§ SOURCE EXTRACT:
In addition, it is not yet clear when and to what extent DTV or other
digital technology will become available through the various media; whether and
how television broadcast stations will be able to avail themselves of or profit
by the transition to DTV; the extent of any potential interference with analog
channels; whether viewing audiences will make choices among services upon the
basis of such differences; whether and how quickly the viewing public will
embrace the cost of the new digital television sets and monitors; or to what
extent the DTV standard will be compatible with the digital standards adopted by
cable and other multi-channel video programming services. Pursuant to the
Telecom Act, the FCC must

22

conduct a ten-year evaluation regarding public interest in advanced television,
alternative uses for the spectrum, and reduction of the amount of spectrum each
licensee utilizes. Many segments of the industry are also intensely studying
these advanced technologies. There can be no assurance as to the answers to
these questions or the nature of future FCC regulation.

DIRECT BROADCAST SATELLITE SYSTEMS. There are currently in operation
several DBS systems that serve the United States, and it is anticipated that
additional systems will become operational over the next several years.
Furthermore, several Spanish-language DBS systems are underway to serve various
parts of Latin America and some of such systems are expected to have signals
which will spill over into the southern U.S. or in certain cases, cover most or
all of the continental United States. DBS systems provide programming on a
subscription basis to those that have purchased and installed a satellite signal
receiving dish and associated decoder equipment. DBS systems claim to provide
visual picture quality comparable to that found in movie theaters and aural
quality comparable to digital audio compact discs.

The Satellite Home Viewer Act ("SHVA") permits satellite carriers and direct
broadcast satellite carriers to provide to certain satellite dish subscribers a
package of network Affiliated Stations as part of their service offering. This
service is not intended to be offered to subscribers who are capable of
receiving their local affiliates off the air through the use of conventional
rooftop antennas. Furthermore, the package of affiliate stations is intended to
be offered only for private home viewing, and not to commercial establishments.
The purpose of the SHVA is to facilitate the ability of viewers in so-called
"white areas" to receive broadcast network programming when they are unable to
receive such programming from a local affiliate, while protecting local
affiliates from having the programming of their network imported into their
market by satellite carriers. Satellite carriers, however, reportedly have been
offering program packages that include the package of network affiliates to
large numbers of subscribers residing in the markets of local affiliates.

§ RAW RECORDS:
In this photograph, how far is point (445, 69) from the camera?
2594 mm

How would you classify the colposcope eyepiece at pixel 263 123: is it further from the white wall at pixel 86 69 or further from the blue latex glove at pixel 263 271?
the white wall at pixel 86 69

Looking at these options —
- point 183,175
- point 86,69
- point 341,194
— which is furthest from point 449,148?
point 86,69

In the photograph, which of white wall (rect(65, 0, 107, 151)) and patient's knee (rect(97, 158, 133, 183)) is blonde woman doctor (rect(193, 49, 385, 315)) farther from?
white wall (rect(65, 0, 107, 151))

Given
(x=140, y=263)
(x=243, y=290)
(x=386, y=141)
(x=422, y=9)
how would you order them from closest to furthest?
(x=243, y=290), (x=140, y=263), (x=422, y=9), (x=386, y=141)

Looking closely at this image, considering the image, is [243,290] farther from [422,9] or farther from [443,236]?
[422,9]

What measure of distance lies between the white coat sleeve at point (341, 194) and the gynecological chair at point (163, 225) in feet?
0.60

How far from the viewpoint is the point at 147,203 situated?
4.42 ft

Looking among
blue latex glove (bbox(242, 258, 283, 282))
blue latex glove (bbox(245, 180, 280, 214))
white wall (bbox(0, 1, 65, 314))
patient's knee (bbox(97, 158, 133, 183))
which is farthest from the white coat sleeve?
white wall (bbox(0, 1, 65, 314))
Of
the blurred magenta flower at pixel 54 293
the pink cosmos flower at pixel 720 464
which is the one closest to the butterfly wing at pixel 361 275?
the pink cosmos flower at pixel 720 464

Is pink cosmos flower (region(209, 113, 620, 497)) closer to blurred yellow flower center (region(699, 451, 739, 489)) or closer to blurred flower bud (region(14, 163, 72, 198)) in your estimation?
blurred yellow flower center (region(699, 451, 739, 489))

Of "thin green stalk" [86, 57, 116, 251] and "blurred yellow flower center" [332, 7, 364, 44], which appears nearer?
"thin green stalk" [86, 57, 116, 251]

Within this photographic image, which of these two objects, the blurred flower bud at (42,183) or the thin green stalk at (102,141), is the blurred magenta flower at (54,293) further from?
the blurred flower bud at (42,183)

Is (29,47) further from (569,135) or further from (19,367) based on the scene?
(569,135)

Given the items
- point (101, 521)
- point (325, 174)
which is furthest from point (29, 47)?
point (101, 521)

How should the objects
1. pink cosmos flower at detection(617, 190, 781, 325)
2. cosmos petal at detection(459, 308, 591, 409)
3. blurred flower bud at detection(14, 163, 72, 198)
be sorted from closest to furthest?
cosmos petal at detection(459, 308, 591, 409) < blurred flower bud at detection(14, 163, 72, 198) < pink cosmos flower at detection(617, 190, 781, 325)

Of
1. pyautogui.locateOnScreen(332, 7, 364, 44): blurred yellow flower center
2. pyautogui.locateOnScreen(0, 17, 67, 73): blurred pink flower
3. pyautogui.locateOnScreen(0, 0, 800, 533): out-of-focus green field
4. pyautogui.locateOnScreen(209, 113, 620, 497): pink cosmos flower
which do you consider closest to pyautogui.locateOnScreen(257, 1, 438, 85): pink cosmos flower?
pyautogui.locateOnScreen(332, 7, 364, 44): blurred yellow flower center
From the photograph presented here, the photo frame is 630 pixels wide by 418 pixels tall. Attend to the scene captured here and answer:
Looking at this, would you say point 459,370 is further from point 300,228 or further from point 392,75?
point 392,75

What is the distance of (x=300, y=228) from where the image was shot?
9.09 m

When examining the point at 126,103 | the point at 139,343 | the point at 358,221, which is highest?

§ TASKS:
1 > In the broadcasting passage, for what kind of viewing is the SHVA package of affiliate stations intended?
2 > Repeat the broadcasting passage between "DIRECT BROADCAST SATELLITE" and "audio compact discs.", inclusive.

§ THE SOLUTIONS:
1 > Private home viewing only, not commercial establishments.

2 >
DIRECT BROADCAST SATELLITE SYSTEMS. There are currently in operation
several DBS systems that serve the United States, and it is anticipated that
additional systems will become operational over the next several years.
Furthermore, several Spanish-language DBS systems are underway to serve various
parts of Latin America and some of such systems are expected to have signals
which will spill over into the southern U.S. or in certain cases, cover most or
all of the continental United States. DBS systems provide programming on a
subscription basis to those that have purchased and installed a satellite signal
receiving dish and associated decoder equipment. DBS systems claim to provide
visual picture quality comparable to that found in movie theaters and aural
quality comparable to digital audio compact discs.